DATASET ENTRIES:
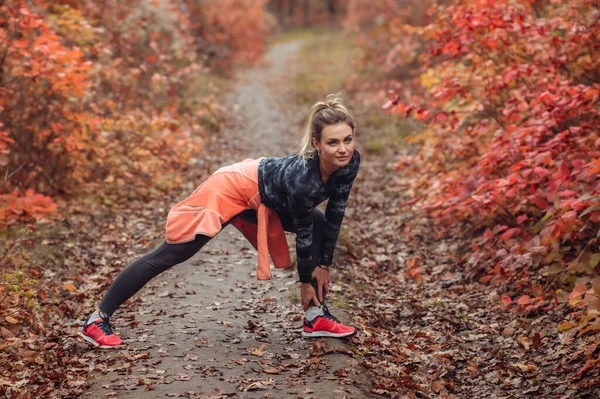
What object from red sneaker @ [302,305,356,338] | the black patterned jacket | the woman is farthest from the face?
red sneaker @ [302,305,356,338]

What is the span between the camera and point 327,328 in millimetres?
4836

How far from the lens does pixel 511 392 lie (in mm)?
4379

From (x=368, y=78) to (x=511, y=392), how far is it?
14964mm

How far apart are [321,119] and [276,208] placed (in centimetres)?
75

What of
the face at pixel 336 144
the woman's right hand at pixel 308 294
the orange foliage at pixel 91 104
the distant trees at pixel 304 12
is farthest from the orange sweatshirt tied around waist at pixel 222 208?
the distant trees at pixel 304 12

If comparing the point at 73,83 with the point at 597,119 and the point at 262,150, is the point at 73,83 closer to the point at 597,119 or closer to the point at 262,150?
the point at 262,150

STATED PROBLEM: Quote the data above in full and without alteration; skip the pictures.

THE RESPONSE:
What object from red sneaker @ [302,305,356,338] | the black patterned jacket | the woman is farthest from the face?
red sneaker @ [302,305,356,338]

What is the span between the camera and point 327,328 in millimetres?
4836

How far from the lens does pixel 511 392 lie (in mm)?
4379

From (x=368, y=78) to (x=511, y=392), how far is it?
14964mm

How far apart are [321,119] and [276,208] placed (in centimetres)?
75

What of
the face at pixel 336 144
the woman's right hand at pixel 308 294
the orange foliage at pixel 91 104
the distant trees at pixel 304 12
is farthest from the orange sweatshirt tied around waist at pixel 222 208?
the distant trees at pixel 304 12

If comparing the point at 73,83 with the point at 597,119 and the point at 262,150, is the point at 73,83 closer to the point at 597,119 or closer to the point at 262,150?
the point at 262,150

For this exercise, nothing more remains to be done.